This task is to restate all of the entries exactly.

[Stored data entries]
──────
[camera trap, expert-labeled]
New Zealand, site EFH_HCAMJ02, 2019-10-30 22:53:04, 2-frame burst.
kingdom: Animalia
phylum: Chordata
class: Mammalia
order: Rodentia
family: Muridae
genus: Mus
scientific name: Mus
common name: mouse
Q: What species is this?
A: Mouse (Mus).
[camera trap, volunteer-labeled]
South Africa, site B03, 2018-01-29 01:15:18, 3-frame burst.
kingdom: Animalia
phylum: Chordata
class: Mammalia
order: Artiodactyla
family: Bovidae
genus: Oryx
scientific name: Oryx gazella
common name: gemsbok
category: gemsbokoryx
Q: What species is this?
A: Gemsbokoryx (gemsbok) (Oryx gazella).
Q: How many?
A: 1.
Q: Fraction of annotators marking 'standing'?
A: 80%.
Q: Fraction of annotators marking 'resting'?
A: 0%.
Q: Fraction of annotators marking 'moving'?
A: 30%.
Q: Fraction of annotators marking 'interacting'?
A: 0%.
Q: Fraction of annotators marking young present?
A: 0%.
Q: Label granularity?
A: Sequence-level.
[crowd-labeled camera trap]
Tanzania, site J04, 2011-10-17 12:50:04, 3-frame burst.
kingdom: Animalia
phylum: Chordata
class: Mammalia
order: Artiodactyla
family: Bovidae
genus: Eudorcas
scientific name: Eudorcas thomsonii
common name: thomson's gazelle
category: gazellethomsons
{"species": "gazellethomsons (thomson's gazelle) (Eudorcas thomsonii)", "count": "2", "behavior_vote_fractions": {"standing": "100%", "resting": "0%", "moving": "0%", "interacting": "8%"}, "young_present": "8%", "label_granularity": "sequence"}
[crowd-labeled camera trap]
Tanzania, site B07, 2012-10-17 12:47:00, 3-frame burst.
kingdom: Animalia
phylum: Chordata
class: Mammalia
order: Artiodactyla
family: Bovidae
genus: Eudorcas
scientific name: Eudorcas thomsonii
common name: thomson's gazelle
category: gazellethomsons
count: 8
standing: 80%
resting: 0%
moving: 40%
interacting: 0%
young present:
──────
▸ OUTPUT OF THE TASK
[camera trap, expert-labeled]
New Zealand, site EFH_HCAMJ02, 2019-10-30 22:53:04, 2-frame burst.
kingdom: Animalia
phylum: Chordata
class: Mammalia
order: Rodentia
family: Muridae
genus: Mus
scientific name: Mus
common name: mouse
Q: What species is this?
A: Mouse (Mus).
[camera trap, volunteer-labeled]
South Africa, site B03, 2018-01-29 01:15:18, 3-frame burst.
kingdom: Animalia
phylum: Chordata
class: Mammalia
order: Artiodactyla
family: Bovidae
genus: Oryx
scientific name: Oryx gazella
common name: gemsbok
category: gemsbokoryx
Q: What species is this?
A: Gemsbokoryx (gemsbok) (Oryx gazella).
Q: How many?
A: 1.
Q: Fraction of annotators marking 'standing'?
A: 80%.
Q: Fraction of annotators marking 'resting'?
A: 0%.
Q: Fraction of annotators marking 'moving'?
A: 30%.
Q: Fraction of annotators marking 'interacting'?
A: 0%.
Q: Fraction of annotators marking young present?
A: 0%.
Q: Label granularity?
A: Sequence-level.
[crowd-labeled camera trap]
Tanzania, site J04, 2011-10-17 12:50:04, 3-frame burst.
kingdom: Animalia
phylum: Chordata
class: Mammalia
order: Artiodactyla
family: Bovidae
genus: Eudorcas
scientific name: Eudorcas thomsonii
common name: thomson's gazelle
category: gazellethomsons
{"species": "gazellethomsons (thomson's gazelle) (Eudorcas thomsonii)", "count": "2", "behavior_vote_fractions": {"standing": "100%", "resting": "0%", "moving": "0%", "interacting": "8%"}, "young_present": "8%", "label_granularity": "sequence"}
[crowd-labeled camera trap]
Tanzania, site B07, 2012-10-17 12:47:00, 3-frame burst.
kingdom: Animalia
phylum: Chordata
class: Mammalia
order: Artiodactyla
family: Bovidae
genus: Eudorcas
scientific name: Eudorcas thomsonii
common name: thomson's gazelle
category: gazellethomsons
count: 8
standing: 80%
resting: 0%
moving: 40%
interacting: 0%
young present:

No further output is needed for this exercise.